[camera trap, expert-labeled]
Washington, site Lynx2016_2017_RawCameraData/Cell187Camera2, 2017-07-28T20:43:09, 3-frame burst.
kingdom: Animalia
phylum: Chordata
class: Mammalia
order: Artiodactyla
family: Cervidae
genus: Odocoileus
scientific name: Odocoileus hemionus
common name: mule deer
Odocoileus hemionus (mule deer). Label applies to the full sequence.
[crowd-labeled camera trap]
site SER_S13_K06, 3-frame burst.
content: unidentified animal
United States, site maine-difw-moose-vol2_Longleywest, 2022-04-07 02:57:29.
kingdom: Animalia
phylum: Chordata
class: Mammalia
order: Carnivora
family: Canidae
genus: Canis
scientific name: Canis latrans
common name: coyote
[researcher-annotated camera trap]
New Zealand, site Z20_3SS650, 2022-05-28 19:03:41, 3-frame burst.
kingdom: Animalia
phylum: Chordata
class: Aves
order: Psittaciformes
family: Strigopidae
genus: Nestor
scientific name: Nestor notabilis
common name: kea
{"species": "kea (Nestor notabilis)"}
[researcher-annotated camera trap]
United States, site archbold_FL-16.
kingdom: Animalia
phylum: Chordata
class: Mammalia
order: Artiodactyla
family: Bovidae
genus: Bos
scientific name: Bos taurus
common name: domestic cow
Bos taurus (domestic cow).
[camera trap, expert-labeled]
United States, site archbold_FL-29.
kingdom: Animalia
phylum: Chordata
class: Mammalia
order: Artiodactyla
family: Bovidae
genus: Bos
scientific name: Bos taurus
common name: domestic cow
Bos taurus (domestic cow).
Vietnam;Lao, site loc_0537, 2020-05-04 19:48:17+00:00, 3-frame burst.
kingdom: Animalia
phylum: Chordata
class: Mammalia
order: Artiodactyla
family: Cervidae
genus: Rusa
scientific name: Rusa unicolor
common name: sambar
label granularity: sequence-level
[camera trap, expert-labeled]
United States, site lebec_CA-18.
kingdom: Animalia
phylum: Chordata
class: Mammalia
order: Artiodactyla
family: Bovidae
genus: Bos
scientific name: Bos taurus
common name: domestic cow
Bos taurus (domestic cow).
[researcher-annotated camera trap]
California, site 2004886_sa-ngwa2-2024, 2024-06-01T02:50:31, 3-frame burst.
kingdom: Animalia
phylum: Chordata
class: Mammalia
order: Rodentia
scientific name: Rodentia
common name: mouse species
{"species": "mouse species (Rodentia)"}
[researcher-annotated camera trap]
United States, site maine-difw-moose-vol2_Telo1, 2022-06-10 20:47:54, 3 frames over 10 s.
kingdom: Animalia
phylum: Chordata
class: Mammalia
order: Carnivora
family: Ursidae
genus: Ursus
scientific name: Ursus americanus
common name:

Requirement
If a line comes after the one containing "Vietnam;Lao, site loc_0537, 2020-05-04", leave it out; set down every line of the data before it, and that line itself, exactly.

Task answer
[camera trap, expert-labeled]
Washington, site Lynx2016_2017_RawCameraData/Cell187Camera2, 2017-07-28T20:43:09, 3-frame burst.
kingdom: Animalia
phylum: Chordata
class: Mammalia
order: Artiodactyla
family: Cervidae
genus: Odocoileus
scientific name: Odocoileus hemionus
common name: mule deer
Odocoileus hemionus (mule deer). Label applies to the full sequence.
[crowd-labeled camera trap]
site SER_S13_K06, 3-frame burst.
content: unidentified animal
United States, site maine-difw-moose-vol2_Longleywest, 2022-04-07 02:57:29.
kingdom: Animalia
phylum: Chordata
class: Mammalia
order: Carnivora
family: Canidae
genus: Canis
scientific name: Canis latrans
common name: coyote
[researcher-annotated camera trap]
New Zealand, site Z20_3SS650, 2022-05-28 19:03:41, 3-frame burst.
kingdom: Animalia
phylum: Chordata
class: Aves
order: Psittaciformes
family: Strigopidae
genus: Nestor
scientific name: Nestor notabilis
common name: kea
{"species": "kea (Nestor notabilis)"}
[researcher-annotated camera trap]
United States, site archbold_FL-16.
kingdom: Animalia
phylum: Chordata
class: Mammalia
order: Artiodactyla
family: Bovidae
genus: Bos
scientific name: Bos taurus
common name: domestic cow
Bos taurus (domestic cow).
[camera trap, expert-labeled]
United States, site archbold_FL-29.
kingdom: Animalia
phylum: Chordata
class: Mammalia
order: Artiodactyla
family: Bovidae
genus: Bos
scientific name: Bos taurus
common name: domestic cow
Bos taurus (domestic cow).
Vietnam;Lao, site loc_0537, 2020-05-04 19:48:17+00:00, 3-frame burst.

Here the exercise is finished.